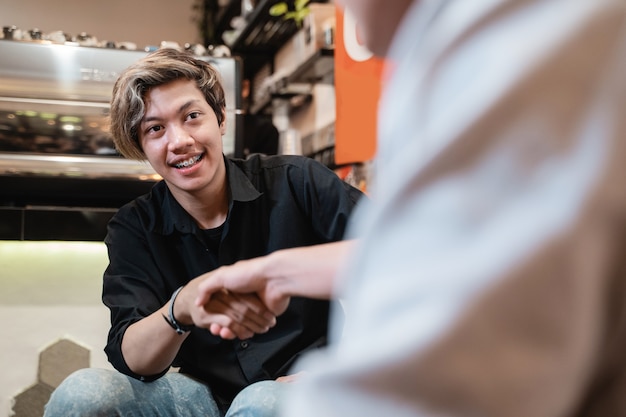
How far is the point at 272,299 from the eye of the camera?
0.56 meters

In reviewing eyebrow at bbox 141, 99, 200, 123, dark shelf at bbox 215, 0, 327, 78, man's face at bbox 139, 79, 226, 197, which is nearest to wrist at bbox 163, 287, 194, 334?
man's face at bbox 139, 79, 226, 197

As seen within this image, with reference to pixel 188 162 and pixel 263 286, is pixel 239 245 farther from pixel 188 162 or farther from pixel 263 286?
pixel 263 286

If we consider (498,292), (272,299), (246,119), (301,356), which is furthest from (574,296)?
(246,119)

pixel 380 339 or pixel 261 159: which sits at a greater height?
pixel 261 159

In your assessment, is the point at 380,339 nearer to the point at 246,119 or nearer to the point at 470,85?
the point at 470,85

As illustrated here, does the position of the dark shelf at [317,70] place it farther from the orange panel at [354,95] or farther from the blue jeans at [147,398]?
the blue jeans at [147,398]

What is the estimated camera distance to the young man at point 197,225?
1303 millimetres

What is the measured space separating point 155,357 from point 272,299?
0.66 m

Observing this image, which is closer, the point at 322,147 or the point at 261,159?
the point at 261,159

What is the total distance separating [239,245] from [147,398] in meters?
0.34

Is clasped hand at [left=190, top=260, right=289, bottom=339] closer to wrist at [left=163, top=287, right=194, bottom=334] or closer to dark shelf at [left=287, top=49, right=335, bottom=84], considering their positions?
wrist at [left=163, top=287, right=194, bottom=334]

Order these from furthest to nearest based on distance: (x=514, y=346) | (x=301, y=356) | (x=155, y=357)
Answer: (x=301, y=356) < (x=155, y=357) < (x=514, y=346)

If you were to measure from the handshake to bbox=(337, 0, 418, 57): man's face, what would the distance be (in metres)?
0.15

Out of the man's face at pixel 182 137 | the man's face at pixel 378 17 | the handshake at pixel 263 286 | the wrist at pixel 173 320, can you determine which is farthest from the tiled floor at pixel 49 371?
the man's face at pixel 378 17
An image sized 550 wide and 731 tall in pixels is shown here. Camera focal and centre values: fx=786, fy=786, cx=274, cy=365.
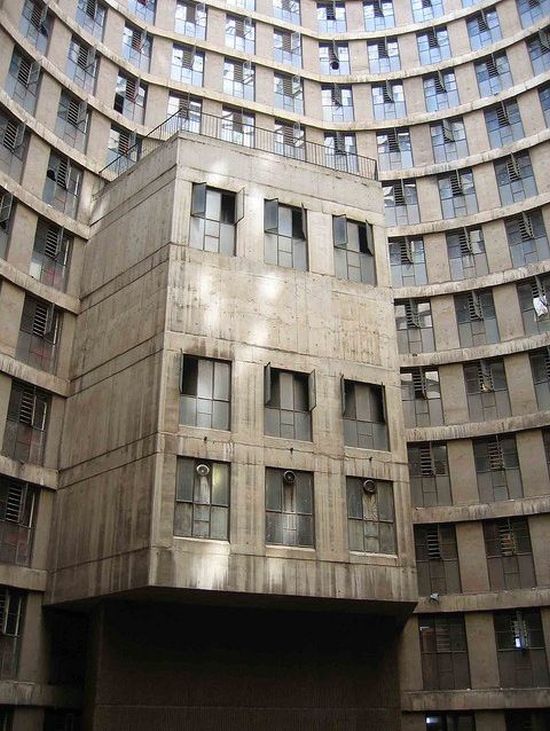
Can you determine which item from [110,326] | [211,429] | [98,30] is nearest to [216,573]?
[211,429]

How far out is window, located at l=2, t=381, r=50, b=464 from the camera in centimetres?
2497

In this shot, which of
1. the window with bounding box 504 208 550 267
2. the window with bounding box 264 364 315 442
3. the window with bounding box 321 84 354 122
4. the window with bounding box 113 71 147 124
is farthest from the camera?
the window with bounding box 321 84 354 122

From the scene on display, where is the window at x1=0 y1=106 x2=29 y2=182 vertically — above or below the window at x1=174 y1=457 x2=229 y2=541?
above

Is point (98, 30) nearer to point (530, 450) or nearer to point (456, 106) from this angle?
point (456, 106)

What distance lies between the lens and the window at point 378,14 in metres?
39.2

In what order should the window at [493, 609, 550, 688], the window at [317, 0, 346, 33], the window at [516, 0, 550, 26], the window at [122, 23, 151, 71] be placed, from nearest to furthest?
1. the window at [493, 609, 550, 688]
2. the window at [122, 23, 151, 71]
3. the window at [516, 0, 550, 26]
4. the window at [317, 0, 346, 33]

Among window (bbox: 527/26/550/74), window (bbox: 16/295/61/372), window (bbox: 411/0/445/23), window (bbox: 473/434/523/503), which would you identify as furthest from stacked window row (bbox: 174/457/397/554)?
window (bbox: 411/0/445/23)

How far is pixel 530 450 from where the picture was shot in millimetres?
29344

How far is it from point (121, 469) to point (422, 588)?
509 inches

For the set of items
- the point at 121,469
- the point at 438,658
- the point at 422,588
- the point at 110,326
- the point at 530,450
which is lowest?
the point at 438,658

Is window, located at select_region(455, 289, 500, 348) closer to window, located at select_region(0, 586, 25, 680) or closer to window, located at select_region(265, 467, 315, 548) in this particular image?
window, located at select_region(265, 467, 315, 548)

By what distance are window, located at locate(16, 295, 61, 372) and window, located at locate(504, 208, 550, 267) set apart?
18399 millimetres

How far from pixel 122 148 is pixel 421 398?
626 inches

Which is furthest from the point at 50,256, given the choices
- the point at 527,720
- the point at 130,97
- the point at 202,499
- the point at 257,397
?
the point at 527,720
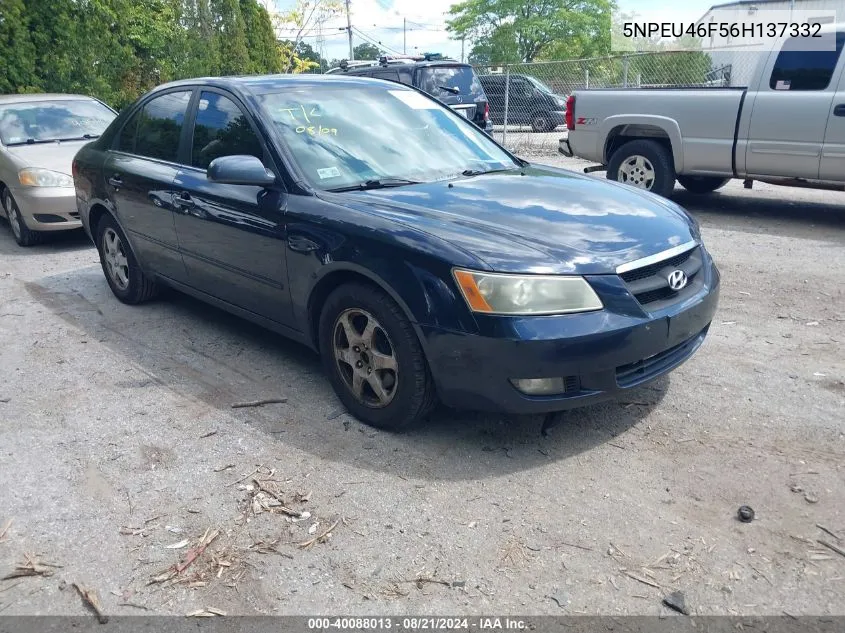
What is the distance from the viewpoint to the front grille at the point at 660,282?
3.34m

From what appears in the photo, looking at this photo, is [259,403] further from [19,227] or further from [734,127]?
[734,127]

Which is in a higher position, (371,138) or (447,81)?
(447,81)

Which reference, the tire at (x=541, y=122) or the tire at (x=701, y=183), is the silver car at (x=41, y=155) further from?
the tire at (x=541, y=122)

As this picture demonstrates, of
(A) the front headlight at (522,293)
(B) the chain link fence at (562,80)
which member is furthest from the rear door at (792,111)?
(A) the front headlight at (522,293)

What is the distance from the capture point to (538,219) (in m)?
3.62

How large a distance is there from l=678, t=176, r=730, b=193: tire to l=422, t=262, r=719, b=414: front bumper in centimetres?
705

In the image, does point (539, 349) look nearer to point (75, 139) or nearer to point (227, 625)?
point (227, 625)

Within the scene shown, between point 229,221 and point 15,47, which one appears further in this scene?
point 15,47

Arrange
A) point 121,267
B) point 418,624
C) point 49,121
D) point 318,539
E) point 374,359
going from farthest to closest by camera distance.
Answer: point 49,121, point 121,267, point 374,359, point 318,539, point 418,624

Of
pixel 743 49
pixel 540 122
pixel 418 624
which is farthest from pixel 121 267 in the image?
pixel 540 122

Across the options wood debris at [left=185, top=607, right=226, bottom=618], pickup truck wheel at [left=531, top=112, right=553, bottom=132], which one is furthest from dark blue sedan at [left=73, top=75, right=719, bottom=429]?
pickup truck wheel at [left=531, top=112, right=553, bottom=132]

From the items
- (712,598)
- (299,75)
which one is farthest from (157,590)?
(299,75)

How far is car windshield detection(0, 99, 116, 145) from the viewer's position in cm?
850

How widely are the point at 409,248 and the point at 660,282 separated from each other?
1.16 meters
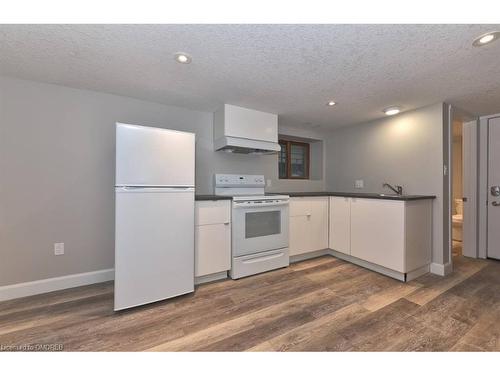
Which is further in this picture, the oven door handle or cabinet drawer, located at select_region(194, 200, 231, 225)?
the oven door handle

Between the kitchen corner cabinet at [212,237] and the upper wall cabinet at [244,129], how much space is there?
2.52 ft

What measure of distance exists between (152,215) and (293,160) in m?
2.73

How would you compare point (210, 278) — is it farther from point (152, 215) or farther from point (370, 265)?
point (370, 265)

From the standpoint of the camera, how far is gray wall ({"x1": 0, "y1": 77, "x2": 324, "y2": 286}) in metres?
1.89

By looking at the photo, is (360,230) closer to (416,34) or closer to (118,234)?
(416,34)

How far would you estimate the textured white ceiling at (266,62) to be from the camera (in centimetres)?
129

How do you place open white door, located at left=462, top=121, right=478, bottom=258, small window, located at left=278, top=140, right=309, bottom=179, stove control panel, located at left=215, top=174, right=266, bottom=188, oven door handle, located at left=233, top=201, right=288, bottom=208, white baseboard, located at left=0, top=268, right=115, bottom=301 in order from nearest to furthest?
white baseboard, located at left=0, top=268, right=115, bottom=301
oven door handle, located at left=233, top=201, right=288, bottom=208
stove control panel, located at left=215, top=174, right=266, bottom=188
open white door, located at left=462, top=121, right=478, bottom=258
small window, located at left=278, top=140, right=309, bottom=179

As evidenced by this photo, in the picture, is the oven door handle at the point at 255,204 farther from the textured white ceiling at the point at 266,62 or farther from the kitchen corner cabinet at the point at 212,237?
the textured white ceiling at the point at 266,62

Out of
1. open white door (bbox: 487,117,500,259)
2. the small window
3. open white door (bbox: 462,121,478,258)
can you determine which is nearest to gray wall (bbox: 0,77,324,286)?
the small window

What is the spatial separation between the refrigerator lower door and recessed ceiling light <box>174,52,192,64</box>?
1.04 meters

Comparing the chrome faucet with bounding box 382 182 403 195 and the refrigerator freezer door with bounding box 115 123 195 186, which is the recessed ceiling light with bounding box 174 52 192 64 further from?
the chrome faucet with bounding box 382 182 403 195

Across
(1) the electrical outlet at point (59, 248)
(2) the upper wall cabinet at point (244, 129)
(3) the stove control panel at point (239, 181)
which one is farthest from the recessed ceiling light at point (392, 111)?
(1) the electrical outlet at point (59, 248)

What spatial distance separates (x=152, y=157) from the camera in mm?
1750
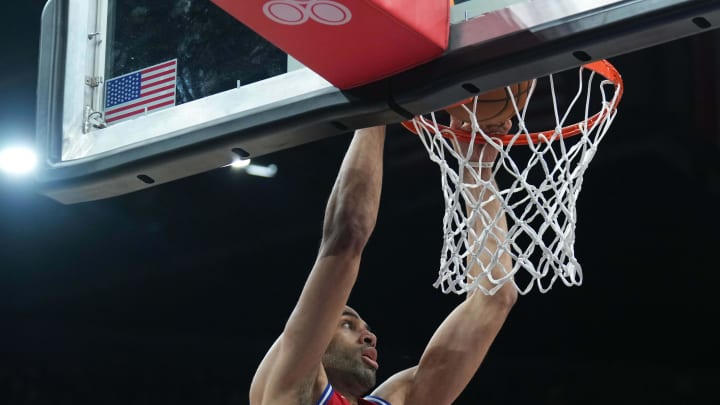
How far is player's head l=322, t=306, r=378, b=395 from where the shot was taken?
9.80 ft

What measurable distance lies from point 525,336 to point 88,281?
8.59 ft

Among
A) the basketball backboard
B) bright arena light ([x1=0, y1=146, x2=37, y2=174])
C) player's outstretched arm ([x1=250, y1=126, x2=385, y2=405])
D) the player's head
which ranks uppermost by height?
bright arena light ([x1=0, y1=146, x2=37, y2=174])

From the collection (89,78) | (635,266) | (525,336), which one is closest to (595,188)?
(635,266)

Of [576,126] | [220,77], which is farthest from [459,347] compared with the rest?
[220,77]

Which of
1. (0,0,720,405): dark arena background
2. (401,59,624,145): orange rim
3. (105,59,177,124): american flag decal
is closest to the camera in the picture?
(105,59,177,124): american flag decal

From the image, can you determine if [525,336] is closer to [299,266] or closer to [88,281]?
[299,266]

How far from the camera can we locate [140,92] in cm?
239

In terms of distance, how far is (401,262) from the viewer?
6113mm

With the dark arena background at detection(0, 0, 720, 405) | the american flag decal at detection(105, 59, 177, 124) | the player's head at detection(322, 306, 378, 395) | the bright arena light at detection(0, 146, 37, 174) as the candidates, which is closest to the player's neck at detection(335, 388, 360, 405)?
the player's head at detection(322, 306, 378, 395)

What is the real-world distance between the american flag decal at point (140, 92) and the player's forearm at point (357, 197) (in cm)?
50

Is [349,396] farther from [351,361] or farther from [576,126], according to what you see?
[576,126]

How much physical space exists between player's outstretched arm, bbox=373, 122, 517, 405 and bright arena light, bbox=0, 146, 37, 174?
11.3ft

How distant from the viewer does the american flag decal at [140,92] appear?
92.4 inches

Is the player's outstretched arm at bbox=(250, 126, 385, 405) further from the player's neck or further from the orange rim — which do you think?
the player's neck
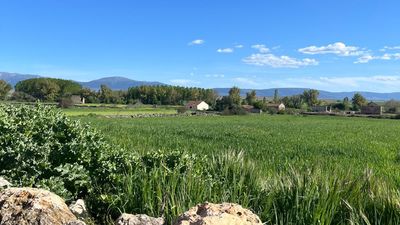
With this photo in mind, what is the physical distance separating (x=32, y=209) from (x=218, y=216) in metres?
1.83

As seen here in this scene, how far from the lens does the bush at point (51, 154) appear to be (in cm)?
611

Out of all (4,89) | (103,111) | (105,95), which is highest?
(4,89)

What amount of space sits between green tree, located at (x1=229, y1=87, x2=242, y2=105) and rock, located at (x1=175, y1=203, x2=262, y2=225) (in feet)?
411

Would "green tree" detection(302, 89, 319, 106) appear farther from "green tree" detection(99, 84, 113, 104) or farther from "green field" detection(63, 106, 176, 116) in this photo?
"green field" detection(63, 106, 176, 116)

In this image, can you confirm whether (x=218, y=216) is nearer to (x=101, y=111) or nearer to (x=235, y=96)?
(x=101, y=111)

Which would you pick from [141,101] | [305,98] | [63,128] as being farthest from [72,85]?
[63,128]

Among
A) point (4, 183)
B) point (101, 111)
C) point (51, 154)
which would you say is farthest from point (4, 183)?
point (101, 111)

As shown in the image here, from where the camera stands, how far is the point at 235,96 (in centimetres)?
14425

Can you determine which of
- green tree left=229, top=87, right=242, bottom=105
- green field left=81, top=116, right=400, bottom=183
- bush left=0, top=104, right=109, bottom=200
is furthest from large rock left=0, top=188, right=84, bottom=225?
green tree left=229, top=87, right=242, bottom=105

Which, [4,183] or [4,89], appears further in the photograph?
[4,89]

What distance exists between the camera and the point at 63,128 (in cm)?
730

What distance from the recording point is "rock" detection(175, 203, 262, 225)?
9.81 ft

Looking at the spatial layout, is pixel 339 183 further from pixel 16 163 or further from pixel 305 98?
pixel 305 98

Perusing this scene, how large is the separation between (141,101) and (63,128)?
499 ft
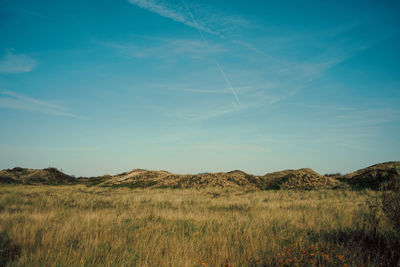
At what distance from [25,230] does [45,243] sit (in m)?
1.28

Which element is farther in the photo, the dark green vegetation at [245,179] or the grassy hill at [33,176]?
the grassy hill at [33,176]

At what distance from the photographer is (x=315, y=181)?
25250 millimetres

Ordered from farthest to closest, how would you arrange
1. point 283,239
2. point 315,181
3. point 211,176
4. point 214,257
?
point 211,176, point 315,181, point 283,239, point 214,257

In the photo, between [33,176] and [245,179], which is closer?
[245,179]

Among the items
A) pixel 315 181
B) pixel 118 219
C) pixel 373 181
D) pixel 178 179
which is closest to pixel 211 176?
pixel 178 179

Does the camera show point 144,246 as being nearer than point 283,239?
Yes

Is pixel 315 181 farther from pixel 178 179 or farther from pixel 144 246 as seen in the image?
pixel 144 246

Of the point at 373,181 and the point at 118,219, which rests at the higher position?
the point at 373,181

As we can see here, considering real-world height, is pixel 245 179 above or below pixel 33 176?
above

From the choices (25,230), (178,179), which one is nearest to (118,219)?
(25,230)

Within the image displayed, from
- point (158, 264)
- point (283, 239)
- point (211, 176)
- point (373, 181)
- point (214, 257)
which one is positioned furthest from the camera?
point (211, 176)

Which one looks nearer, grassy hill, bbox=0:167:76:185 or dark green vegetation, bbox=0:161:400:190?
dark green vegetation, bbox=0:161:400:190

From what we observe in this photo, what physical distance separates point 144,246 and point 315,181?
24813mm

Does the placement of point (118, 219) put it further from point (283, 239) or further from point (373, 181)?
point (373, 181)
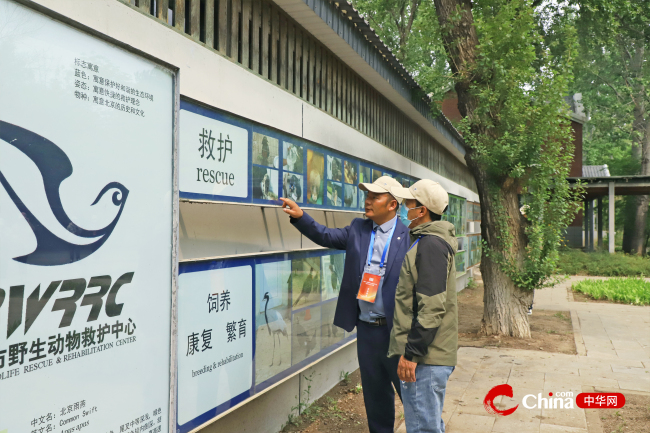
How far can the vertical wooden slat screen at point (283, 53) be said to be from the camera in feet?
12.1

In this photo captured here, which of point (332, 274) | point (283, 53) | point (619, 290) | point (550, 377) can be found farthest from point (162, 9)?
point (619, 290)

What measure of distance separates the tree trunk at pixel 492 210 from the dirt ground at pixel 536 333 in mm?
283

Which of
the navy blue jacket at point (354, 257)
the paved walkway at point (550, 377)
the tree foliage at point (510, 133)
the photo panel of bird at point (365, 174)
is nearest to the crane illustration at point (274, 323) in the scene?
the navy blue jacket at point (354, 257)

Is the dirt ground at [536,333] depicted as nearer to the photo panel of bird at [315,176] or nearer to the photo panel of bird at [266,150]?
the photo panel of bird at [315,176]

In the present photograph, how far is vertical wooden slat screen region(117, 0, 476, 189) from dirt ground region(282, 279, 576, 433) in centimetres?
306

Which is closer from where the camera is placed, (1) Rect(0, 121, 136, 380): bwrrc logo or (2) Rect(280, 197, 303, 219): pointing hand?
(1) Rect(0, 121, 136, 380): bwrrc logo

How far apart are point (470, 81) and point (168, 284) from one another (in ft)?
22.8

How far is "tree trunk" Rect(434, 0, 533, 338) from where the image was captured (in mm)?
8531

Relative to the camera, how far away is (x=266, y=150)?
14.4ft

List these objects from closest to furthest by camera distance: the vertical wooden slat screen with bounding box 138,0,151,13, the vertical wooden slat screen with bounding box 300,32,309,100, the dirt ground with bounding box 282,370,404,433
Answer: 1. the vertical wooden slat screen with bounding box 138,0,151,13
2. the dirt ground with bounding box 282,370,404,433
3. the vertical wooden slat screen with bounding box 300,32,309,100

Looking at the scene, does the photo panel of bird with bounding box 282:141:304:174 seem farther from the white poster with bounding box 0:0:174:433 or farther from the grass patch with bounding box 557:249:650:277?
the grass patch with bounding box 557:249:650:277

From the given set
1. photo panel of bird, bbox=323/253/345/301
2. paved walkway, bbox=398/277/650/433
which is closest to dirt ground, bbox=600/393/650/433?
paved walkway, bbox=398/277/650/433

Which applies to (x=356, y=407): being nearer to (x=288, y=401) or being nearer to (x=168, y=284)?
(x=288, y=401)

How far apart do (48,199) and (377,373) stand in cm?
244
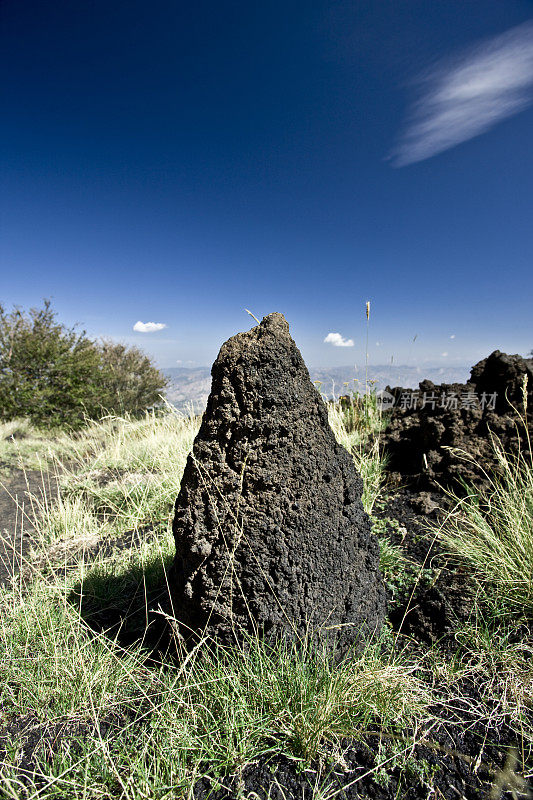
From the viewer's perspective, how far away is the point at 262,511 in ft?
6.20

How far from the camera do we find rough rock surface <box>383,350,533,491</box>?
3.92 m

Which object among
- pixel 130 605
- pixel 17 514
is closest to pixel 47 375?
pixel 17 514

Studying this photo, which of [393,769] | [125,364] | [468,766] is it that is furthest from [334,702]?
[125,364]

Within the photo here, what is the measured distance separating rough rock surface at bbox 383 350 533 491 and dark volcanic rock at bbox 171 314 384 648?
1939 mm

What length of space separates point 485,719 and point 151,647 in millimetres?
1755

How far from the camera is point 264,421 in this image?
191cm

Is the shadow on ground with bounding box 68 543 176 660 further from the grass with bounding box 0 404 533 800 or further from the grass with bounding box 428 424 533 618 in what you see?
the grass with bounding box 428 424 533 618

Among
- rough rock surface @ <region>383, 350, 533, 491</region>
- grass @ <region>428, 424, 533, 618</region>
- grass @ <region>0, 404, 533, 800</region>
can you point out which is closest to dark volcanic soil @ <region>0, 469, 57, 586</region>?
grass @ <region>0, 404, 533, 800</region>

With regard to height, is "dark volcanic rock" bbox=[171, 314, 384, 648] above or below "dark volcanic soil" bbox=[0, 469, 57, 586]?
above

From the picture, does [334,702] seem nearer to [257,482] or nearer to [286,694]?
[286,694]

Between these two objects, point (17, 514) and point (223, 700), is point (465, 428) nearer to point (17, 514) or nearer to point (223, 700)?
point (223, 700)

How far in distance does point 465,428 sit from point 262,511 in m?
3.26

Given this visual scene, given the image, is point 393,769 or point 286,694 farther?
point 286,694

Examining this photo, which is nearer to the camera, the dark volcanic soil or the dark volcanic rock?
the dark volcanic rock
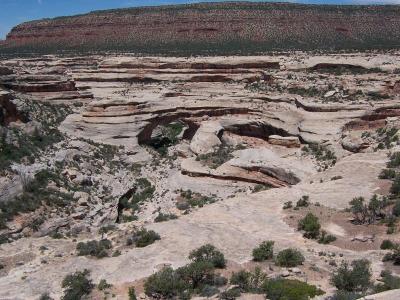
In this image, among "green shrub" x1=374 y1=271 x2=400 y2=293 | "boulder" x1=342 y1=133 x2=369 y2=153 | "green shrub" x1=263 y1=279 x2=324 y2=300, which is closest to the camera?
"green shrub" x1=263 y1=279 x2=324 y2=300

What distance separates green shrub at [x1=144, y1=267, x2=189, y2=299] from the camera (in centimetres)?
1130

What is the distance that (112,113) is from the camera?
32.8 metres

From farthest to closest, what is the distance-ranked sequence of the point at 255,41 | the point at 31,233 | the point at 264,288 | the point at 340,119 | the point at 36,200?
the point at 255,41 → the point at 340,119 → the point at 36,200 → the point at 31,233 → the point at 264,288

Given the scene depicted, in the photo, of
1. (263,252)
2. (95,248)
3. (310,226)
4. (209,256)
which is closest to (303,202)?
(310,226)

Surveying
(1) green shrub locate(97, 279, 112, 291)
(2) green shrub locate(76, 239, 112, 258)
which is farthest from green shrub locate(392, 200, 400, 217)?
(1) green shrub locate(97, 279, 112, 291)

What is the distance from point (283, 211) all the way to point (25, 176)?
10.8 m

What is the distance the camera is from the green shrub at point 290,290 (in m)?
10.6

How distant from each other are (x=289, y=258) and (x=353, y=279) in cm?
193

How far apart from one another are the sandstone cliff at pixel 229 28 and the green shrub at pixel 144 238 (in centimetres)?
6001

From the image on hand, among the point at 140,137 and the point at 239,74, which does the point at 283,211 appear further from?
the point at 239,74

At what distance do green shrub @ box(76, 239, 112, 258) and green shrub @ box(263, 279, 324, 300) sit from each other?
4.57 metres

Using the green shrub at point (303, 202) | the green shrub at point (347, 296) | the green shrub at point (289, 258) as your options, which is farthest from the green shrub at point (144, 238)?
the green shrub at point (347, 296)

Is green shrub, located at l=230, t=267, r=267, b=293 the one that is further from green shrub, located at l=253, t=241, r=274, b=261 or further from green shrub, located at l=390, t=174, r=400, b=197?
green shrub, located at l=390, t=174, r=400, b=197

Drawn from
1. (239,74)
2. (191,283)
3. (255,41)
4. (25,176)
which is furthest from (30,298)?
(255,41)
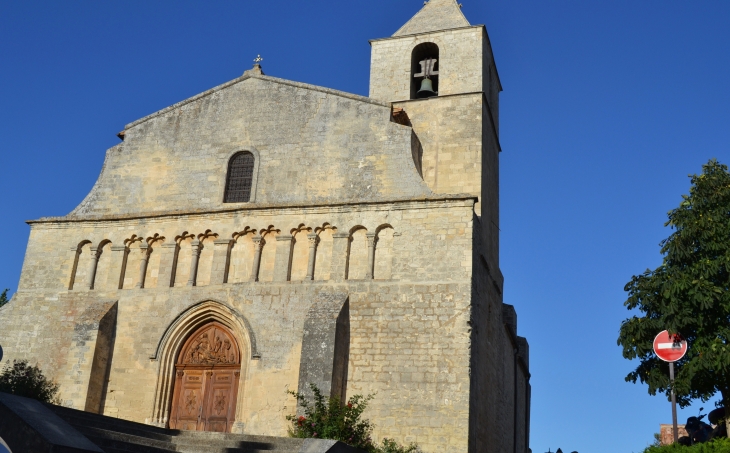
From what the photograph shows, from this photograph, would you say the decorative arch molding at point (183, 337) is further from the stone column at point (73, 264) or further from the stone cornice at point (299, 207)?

*****

■ **Instructions to follow**
Quote the stretch from the line containing "From the image on" through the end of the records, both ends included, and omit the pictures from your answer.

■ **Response for this exercise**
From the image on hand, among the point at 140,137 and the point at 239,74, which does the point at 283,211 appear further from?
the point at 239,74

At what distance do green shrub @ box(76, 239, 112, 258) and green shrub @ box(263, 279, 324, 300) sit from each other?
4.57 metres

Using the green shrub at point (303, 202) | the green shrub at point (347, 296) | the green shrub at point (289, 258) as your options, which is farthest from the green shrub at point (144, 238)?
the green shrub at point (347, 296)

Is green shrub, located at l=230, t=267, r=267, b=293 the one that is further from green shrub, located at l=253, t=241, r=274, b=261 or further from green shrub, located at l=390, t=174, r=400, b=197?
green shrub, located at l=390, t=174, r=400, b=197

Drawn from
1. (239,74)
2. (191,283)
3. (255,41)
4. (25,176)
which is furthest from (30,298)?
(255,41)
From what the photograph shows, from this photograph, would you say the decorative arch molding at point (183, 337) is further from the stone column at point (73, 264) or further from the stone cornice at point (299, 207)?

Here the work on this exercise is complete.